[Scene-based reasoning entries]
● ● ● ● ● ● ●

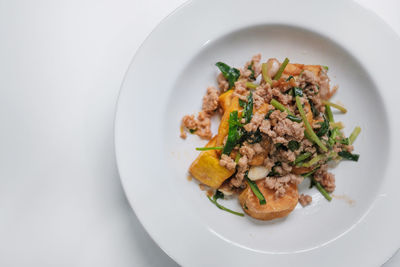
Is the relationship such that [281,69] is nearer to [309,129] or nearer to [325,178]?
[309,129]

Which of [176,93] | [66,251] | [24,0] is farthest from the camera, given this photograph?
[24,0]

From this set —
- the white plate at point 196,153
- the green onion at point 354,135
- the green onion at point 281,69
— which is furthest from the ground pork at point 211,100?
the green onion at point 354,135

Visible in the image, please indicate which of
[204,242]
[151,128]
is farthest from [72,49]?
[204,242]

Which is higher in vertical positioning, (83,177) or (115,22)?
(115,22)

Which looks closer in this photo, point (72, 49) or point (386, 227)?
point (386, 227)

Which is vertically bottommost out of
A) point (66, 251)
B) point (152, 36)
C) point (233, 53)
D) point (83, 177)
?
point (66, 251)

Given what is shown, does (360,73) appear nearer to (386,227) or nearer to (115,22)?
(386,227)

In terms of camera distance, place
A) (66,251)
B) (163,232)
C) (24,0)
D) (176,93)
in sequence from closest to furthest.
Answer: (163,232)
(176,93)
(66,251)
(24,0)

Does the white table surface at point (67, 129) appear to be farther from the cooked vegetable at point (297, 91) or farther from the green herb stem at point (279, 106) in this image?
the green herb stem at point (279, 106)
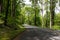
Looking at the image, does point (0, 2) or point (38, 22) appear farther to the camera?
point (38, 22)

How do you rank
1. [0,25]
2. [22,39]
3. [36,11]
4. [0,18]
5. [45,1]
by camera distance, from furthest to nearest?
1. [36,11]
2. [45,1]
3. [0,18]
4. [0,25]
5. [22,39]

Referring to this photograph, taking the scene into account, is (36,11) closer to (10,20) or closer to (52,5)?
(52,5)

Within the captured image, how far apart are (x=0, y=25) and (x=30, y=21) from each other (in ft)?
168

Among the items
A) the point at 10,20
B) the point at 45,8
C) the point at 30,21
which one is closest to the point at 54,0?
the point at 45,8

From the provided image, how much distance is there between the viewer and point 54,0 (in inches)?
1268

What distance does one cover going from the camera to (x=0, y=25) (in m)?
18.5

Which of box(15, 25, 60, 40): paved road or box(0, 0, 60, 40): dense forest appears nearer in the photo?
box(15, 25, 60, 40): paved road

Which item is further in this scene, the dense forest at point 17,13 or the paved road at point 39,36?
the dense forest at point 17,13

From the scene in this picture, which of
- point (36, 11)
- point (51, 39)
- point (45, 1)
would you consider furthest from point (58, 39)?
point (36, 11)

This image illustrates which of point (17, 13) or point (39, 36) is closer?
point (39, 36)

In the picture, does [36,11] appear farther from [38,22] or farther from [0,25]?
[0,25]

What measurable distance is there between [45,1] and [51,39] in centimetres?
2713

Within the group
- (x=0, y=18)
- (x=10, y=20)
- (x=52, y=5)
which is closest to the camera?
(x=0, y=18)

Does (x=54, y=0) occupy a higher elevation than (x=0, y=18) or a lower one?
higher
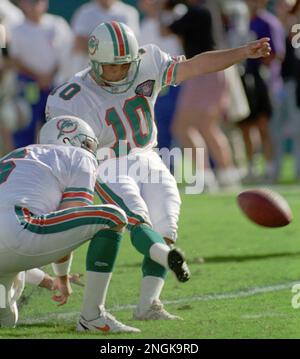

● ● ● ● ● ● ●

_Written exercise:_ Give the part that opens with the line containing "Does (x=54, y=0)" and runs through the end of the entries as a two-column CSV with columns "prompt" and "answer". Use one row per entry, put each value in a single quoted field with line breaks replaced by spaces, and leave out the pictures.

_Exercise answer:_
prompt,answer
"Does (x=54, y=0) occupy a higher elevation than (x=0, y=18) or a lower one?","higher"